Written problem:
Please copy all the lines that follow, word for word.

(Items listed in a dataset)

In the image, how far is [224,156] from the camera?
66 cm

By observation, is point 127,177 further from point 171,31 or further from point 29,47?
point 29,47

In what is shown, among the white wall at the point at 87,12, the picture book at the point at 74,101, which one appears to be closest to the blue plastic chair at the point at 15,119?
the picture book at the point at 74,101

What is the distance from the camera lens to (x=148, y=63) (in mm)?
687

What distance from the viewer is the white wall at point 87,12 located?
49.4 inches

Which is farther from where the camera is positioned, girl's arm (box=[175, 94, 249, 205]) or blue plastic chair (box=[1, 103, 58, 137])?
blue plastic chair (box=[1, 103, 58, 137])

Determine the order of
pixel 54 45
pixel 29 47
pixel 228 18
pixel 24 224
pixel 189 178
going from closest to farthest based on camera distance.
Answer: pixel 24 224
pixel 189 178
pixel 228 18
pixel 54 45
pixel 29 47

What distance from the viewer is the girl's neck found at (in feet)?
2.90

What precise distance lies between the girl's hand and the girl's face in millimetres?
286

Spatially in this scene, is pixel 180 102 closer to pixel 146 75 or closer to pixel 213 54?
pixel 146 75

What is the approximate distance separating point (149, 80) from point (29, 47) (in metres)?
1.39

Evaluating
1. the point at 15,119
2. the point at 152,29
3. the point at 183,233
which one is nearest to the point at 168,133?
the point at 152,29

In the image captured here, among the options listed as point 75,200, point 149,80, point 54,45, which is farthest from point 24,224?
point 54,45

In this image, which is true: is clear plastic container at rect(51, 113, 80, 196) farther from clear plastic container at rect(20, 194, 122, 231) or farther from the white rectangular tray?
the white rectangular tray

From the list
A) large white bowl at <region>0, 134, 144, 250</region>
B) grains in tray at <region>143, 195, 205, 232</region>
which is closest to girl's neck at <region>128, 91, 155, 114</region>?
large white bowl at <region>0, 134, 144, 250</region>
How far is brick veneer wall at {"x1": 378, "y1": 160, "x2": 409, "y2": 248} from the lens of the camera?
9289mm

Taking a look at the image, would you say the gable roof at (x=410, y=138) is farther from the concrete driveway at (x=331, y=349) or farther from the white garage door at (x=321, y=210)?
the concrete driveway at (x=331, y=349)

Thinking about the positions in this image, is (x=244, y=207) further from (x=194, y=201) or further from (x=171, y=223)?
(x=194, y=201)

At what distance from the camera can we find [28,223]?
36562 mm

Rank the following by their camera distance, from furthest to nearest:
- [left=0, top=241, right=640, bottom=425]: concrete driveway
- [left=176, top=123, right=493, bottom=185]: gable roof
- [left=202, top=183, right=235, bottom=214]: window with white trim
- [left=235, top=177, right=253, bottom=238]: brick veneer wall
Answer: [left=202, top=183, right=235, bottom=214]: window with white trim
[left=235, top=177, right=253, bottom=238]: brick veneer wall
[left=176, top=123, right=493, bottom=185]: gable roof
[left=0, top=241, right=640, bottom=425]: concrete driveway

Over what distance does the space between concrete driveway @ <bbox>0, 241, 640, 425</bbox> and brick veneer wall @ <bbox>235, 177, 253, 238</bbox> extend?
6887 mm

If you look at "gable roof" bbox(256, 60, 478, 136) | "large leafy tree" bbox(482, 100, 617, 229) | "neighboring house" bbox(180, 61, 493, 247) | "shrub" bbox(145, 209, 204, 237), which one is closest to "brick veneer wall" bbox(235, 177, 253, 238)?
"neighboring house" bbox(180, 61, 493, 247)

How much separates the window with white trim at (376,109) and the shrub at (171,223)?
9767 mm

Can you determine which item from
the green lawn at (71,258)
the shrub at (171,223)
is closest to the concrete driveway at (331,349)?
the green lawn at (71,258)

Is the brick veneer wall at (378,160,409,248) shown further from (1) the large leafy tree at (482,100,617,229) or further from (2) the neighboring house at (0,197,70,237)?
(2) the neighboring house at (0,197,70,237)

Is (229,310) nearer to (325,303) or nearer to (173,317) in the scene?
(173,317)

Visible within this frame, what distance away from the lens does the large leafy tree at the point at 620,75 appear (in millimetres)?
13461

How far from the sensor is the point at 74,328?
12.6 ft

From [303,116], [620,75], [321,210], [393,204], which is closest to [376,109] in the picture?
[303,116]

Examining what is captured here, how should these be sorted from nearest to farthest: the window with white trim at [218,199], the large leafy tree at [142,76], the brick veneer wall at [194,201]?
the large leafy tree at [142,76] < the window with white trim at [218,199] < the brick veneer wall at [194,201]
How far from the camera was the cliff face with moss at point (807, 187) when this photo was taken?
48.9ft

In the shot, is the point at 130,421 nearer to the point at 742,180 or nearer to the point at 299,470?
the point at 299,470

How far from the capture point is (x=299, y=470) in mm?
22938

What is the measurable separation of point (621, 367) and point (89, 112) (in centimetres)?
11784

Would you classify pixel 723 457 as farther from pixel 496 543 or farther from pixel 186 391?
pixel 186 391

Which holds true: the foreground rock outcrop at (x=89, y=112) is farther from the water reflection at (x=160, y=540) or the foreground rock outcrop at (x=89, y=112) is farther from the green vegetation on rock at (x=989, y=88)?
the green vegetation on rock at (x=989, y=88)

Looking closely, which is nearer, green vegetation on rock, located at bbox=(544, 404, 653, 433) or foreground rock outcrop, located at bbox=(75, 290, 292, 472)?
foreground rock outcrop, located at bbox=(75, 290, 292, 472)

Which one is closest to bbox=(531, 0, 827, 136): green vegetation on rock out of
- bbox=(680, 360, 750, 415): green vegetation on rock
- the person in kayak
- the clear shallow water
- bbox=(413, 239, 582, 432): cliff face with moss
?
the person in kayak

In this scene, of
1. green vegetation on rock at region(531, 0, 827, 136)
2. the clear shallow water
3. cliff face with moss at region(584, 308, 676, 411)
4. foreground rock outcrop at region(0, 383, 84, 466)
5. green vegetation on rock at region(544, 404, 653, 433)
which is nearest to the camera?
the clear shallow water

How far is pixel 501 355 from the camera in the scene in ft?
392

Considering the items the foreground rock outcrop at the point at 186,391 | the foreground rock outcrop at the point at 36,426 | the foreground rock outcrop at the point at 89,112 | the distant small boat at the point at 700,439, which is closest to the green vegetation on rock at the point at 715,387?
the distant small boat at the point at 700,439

Solution to this exercise:
In the image, how far is [224,156] from the camera?
66 cm

By observation, is point 127,177 further from point 171,31 or further from point 29,47?
point 29,47

In what is shown, among the white wall at the point at 87,12, the picture book at the point at 74,101, which one appears to be closest to the blue plastic chair at the point at 15,119?
the picture book at the point at 74,101

What is the distance from the camera lens to (x=148, y=63) (in mm)?
687

What distance from the viewer is the white wall at point 87,12 located?
49.4 inches

Which is farther from where the camera is positioned, girl's arm (box=[175, 94, 249, 205]) or blue plastic chair (box=[1, 103, 58, 137])?
blue plastic chair (box=[1, 103, 58, 137])

Determine the order of
pixel 54 45
pixel 29 47
pixel 228 18
pixel 24 224
pixel 189 178
going from closest to farthest based on camera distance.
Answer: pixel 24 224
pixel 189 178
pixel 228 18
pixel 54 45
pixel 29 47

What distance from the viewer is the girl's neck found at (in feet)?
2.90

What precise distance lies between the girl's hand and the girl's face in millimetres?
286

Spatially in this scene, is pixel 180 102 closer to pixel 146 75 or closer to pixel 213 54?
pixel 146 75

What is the approximate distance separating point (149, 80) from point (29, 47) (in metres)?
1.39

Evaluating
1. the point at 15,119
2. the point at 152,29
3. the point at 183,233
which one is nearest to the point at 168,133?
the point at 152,29

In the image captured here, among the options listed as point 75,200, point 149,80, point 54,45, which is farthest from point 24,224?
point 54,45

In this image, which is true: is clear plastic container at rect(51, 113, 80, 196) farther from clear plastic container at rect(20, 194, 122, 231) or farther from the white rectangular tray?
the white rectangular tray

From the list
A) large white bowl at <region>0, 134, 144, 250</region>
B) grains in tray at <region>143, 195, 205, 232</region>
which is closest to girl's neck at <region>128, 91, 155, 114</region>?
large white bowl at <region>0, 134, 144, 250</region>
How far is brick veneer wall at {"x1": 378, "y1": 160, "x2": 409, "y2": 248} from the lens of the camera?
9289mm

Taking a look at the image, would you say the gable roof at (x=410, y=138) is farther from the concrete driveway at (x=331, y=349) or farther from the white garage door at (x=321, y=210)?
the concrete driveway at (x=331, y=349)

Thinking about the positions in this image, is (x=244, y=207) further from (x=194, y=201) or further from (x=171, y=223)?
(x=194, y=201)

At what distance from the camera can we find [28,223]?
36562 mm

Rank the following by their camera distance, from furthest to nearest:
- [left=0, top=241, right=640, bottom=425]: concrete driveway
- [left=176, top=123, right=493, bottom=185]: gable roof
- [left=202, top=183, right=235, bottom=214]: window with white trim
- [left=235, top=177, right=253, bottom=238]: brick veneer wall
Answer: [left=202, top=183, right=235, bottom=214]: window with white trim
[left=235, top=177, right=253, bottom=238]: brick veneer wall
[left=176, top=123, right=493, bottom=185]: gable roof
[left=0, top=241, right=640, bottom=425]: concrete driveway

Over what distance does the space between concrete driveway @ <bbox>0, 241, 640, 425</bbox> and brick veneer wall @ <bbox>235, 177, 253, 238</bbox> extend?
6887 mm

If you look at "gable roof" bbox(256, 60, 478, 136) | "large leafy tree" bbox(482, 100, 617, 229) | "neighboring house" bbox(180, 61, 493, 247) | "shrub" bbox(145, 209, 204, 237), which one is closest to "brick veneer wall" bbox(235, 177, 253, 238)?
"neighboring house" bbox(180, 61, 493, 247)

How much separates the window with white trim at (376,109) and the shrub at (171,223)?
9767 mm

Can you determine which item from
the green lawn at (71,258)
the shrub at (171,223)
is closest to the concrete driveway at (331,349)?
the green lawn at (71,258)

Is the brick veneer wall at (378,160,409,248) shown further from (1) the large leafy tree at (482,100,617,229) or further from (2) the neighboring house at (0,197,70,237)?
(2) the neighboring house at (0,197,70,237)

Is (229,310) nearer to (325,303) or nearer to (173,317) in the scene?
(173,317)

Visible within this frame, what distance away from the lens does the large leafy tree at the point at 620,75 appear (in millimetres)?
13461

How far from the sensor is the point at 74,328?
12.6 ft

From [303,116], [620,75], [321,210], [393,204], which is closest to [376,109] in the picture?
[303,116]

Examining what is captured here, how should these be sorted from nearest to farthest: the window with white trim at [218,199], the large leafy tree at [142,76], the brick veneer wall at [194,201]?
the large leafy tree at [142,76] < the window with white trim at [218,199] < the brick veneer wall at [194,201]
How far from the camera was the cliff face with moss at point (807, 187) when this photo was taken?
48.9ft

In the shot, is the point at 130,421 nearer to the point at 742,180 or nearer to the point at 299,470?
the point at 299,470

How far from the capture point is (x=299, y=470) in mm?
22938

What is the measurable separation of point (621, 367) and point (89, 112) (in centimetres)?
11784

Would you classify pixel 723 457 as farther from pixel 496 543 or farther from pixel 186 391?
pixel 186 391

Which holds true: the foreground rock outcrop at (x=89, y=112) is farther from the water reflection at (x=160, y=540) or the foreground rock outcrop at (x=89, y=112) is farther from the green vegetation on rock at (x=989, y=88)?
the green vegetation on rock at (x=989, y=88)

Looking closely, which is nearer, green vegetation on rock, located at bbox=(544, 404, 653, 433) or foreground rock outcrop, located at bbox=(75, 290, 292, 472)?
foreground rock outcrop, located at bbox=(75, 290, 292, 472)

Which one is closest to bbox=(531, 0, 827, 136): green vegetation on rock out of
- bbox=(680, 360, 750, 415): green vegetation on rock
- the person in kayak
- the clear shallow water
- bbox=(413, 239, 582, 432): cliff face with moss
?
the person in kayak

In this scene, of
1. green vegetation on rock at region(531, 0, 827, 136)
2. the clear shallow water
3. cliff face with moss at region(584, 308, 676, 411)
4. foreground rock outcrop at region(0, 383, 84, 466)
5. green vegetation on rock at region(544, 404, 653, 433)
which is nearest to the camera?
the clear shallow water

How far is pixel 501 355 from the camera in the scene in ft?
392

Considering the items the foreground rock outcrop at the point at 186,391 | the foreground rock outcrop at the point at 36,426 | the foreground rock outcrop at the point at 89,112 | the distant small boat at the point at 700,439, which is closest to the green vegetation on rock at the point at 715,387?
the distant small boat at the point at 700,439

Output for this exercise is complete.